Minimaler Aufwand, maximale Wirkung
Nur 30 bis 45 Minuten Krafttraining, zweimal die Woche – das reicht laut Sportmediziner Jürgen Gießing, um dem altersbedingten Muskelabbau entgegenzuwirken. Ohne Training verlieren Menschen im Laufe ihres Lebens bis zur Hälfte ihrer Muskelmasse. Die Folgen dieser sogenannten Sarkopenie sind gravierend: Das Risiko für Knochenbrüche steigt um über 80 Prozent, die Sturzgefahr um rund 60 Prozent.
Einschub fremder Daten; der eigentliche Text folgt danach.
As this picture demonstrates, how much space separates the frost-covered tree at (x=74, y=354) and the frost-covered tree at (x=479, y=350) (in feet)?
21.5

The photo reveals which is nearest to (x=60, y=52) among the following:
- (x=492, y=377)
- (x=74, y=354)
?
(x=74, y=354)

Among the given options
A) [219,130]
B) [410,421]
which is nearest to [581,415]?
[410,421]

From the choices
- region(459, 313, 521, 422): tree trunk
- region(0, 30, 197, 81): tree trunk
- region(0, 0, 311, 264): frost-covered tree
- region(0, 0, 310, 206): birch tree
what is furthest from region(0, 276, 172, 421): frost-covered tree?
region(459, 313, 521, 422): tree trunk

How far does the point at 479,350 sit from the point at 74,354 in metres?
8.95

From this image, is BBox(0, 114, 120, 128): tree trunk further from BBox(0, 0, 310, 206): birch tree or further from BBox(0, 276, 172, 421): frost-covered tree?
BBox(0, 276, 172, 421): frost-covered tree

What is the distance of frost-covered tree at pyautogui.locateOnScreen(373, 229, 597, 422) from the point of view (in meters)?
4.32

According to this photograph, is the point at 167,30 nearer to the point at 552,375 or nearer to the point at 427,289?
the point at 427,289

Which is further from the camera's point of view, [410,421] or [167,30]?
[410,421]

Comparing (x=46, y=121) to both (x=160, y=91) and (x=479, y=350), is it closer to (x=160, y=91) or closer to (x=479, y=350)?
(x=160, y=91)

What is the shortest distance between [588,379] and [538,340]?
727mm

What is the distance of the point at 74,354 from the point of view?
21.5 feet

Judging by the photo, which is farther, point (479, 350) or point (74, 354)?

Eine Studie im Journal of the American College of Cardiology (JACC) untermauert den präventiven Effekt. Bei über 117.000 Teilnehmerinnen senkten zwei Stunden Krafttraining pro Woche das Herzinfarktrisiko um 44 Prozent.
Und schon kurze Bewegungseinheiten heben die Stimmung: Das King's College London fand heraus, dass bereits 15 Minuten und 9 Sekunden tägliche Bewegung das geistige Wohlbefinden stärker steigern als Wellnessurlaube.
Nicht die Masse zählt, sondern die Qualität
Neue Forschung der University of Edinburgh stellt einen bisherigen Grundsatz infrage. Veröffentlicht in der Fachzeitschrift Radiology, zeigt die Untersuchung von 1.722 Erwachsenen: Entscheidend für die Herzgesundheit ist nicht die reine Muskelmasse, sondern die Muskelqualität.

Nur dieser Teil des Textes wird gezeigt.